• _RAW DATA_:
☆ ☆ ☆ ☆ ☆

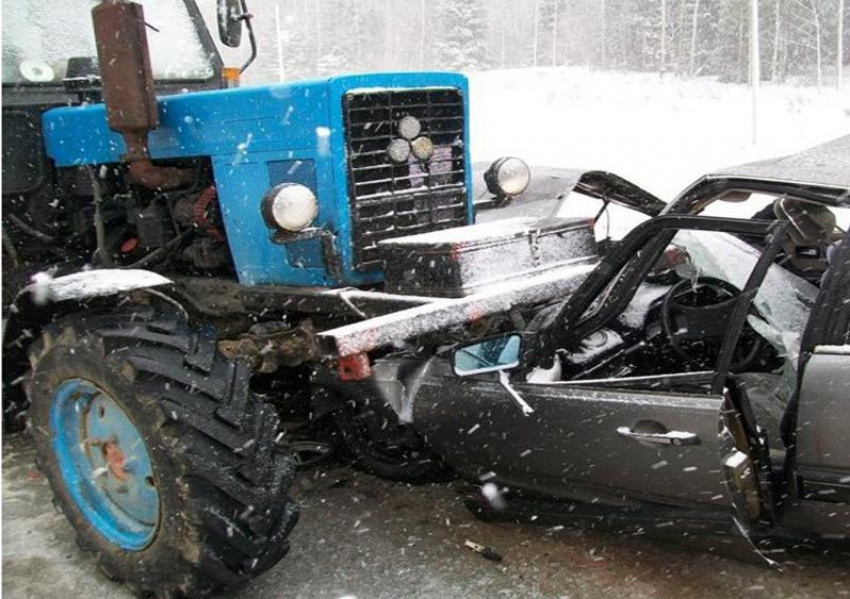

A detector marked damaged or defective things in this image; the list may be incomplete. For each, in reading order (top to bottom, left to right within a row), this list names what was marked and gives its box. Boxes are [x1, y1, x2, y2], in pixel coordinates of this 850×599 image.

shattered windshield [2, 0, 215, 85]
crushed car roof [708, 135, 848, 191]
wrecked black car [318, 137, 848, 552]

☆ ☆ ☆ ☆ ☆

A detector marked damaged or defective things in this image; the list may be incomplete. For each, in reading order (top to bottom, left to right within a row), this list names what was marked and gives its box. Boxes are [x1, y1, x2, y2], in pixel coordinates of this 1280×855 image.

☆ ☆ ☆ ☆ ☆

• _YOUR OBJECTIVE_: Turn the lines from the one containing "this 850×599 image." to the one containing "wrecked black car [318, 137, 848, 552]", both included, into a Markdown table with the columns No. and Text. Leave out blank lines.

• _THE COMPLETED TASK_:
| No. | Text |
|---|---|
| 1 | A detector marked damaged or defective things in this image; the list may be incomplete. For each, in reading order (top to bottom, left to right within a row), this list names what was marked and gives its box. Boxes are [x1, y1, x2, y2], in pixel coordinates of this 850×599 image. |
| 2 | shattered windshield [2, 0, 215, 85] |
| 3 | crushed car roof [708, 135, 848, 191] |
| 4 | wrecked black car [318, 137, 848, 552] |